Le saut doit se faire exactement au même moment des deux côtés pour permettre de restaurer l’ordre d’origine. Finola prend encore le temps de réfléchir à tout ça : ils doivent synchroniser les montres pour deux minutes et sauter, eux, mais aussi Bryan et Finola qui sont des électrons libres perturbateurs. L’avantage, c’est que même si Finola n’a jamais fait équipe avec lui, Bryan la connaît assez pour comprendre ce qu’elle veut avec des regards. C’était chou.

Ils ont deux minutes pour sauter, mais Finola hésite encore à sauter, parce que son père est en vie dans cette réalité… Elle n’a pas envie de l’oublier.
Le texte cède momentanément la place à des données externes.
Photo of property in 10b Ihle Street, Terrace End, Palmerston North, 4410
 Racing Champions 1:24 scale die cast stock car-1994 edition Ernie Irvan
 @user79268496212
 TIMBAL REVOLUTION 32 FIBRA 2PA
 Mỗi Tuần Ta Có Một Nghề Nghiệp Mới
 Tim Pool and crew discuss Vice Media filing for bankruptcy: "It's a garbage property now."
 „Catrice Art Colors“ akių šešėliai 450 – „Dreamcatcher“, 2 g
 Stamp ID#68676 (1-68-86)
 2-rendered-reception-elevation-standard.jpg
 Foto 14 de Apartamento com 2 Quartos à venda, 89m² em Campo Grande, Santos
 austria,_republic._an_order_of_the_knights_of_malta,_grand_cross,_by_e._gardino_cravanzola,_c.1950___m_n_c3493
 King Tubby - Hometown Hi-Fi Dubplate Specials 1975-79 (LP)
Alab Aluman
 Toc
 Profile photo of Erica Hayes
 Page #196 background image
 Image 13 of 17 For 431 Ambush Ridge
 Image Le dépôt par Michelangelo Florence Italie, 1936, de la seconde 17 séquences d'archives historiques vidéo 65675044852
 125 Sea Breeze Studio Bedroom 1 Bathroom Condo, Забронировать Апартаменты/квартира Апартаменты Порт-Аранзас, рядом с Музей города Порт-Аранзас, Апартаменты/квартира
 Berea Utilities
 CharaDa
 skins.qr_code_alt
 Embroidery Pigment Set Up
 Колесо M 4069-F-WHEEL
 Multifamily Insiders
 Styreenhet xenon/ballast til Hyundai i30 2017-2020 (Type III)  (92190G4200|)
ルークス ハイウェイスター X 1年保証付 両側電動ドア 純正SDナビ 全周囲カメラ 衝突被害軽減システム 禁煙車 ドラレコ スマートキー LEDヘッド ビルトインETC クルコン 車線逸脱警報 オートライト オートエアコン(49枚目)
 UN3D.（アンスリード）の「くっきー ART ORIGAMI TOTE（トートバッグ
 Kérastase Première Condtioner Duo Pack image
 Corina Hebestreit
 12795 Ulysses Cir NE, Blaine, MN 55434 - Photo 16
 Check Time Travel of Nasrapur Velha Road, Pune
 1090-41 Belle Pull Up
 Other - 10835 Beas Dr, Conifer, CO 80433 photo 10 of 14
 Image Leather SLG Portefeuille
Ils ont intérêt à se dépêcher, mais tous sont super lents à se diriger vers le débris qui pourrait tous les sauver. Finalement, le saut se fait enfin pour tout le monde, et il se synchronise suffisamment. Qu’est-ce que cet épisode est cool ! Les quatre sont donc au fond de l’eau et n’ont plus qu’à attendre que le débris s’active enfin.

On en revient alors à Bryan et Finola travaillant ensemble. Je suis frustré par la fin d’épisode, parce que Bryan semblait se souvenir d’absolument tout au départ… mais finalement non. C’est bien plus logique comme ça : il ne comprend pas ce que dit Shelby en fin d’épisode et c’est normal puisque Shelby et Kathleen sont revenus au point de départ.

Pourtant, le point de départ n’est pas celui dans lequel semblaient être Finola et Bryan, qui sont arrivés dans un monde où il avait un petit frère – donc dans un autre univers déjà. Il est important de se souvenir de tout, je pense, parce que ce double épisode était génial : je veux un impact pour la suite ! J’aurais aimé que les scénaristes trouvent quelque chose pour que les personnages se souviennent – ou juste qu’ils se le racontent, avec une petite fusion des univers dans la tête des personnages étant passés de l’un à l’autre.

De son côté, Maddox découvre que sa femme a rendez-vous sans lui dans leur restaurant préféré une fois la réalité restaurée. C’est intrigant d’en revenir à cette intrigue, mais le but est de nous montrer que cette fois, il n’ira pas la voir et trouvera simplement les papiers du divorce en rentrant chez lui. Aha… bien fait ?

La fin d’épisode nous propose enfin un cliffhanger en repartant sur le prisonnier d’Influx qui s’amuse avec son gardien de prison en lui prenant le poignet. Cela ne peut être vain et on découvre rapidement qu’en fait, il peut voir ce que fait l’homme fait ensuite : il connaît ainsi le code qui lui permettra probablement de s’évader à un moment ou un autre. Cela nous explique aussi pourquoi il avait en tête la chanson écoutée par Finola il y a quelques épisodes… En touchant les gens suffisamment longtemps, il semble pouvoir accéder à eux – reste à comprendre de quelle manière (au sens : la vue ? l’ouïe ? les pensées ?).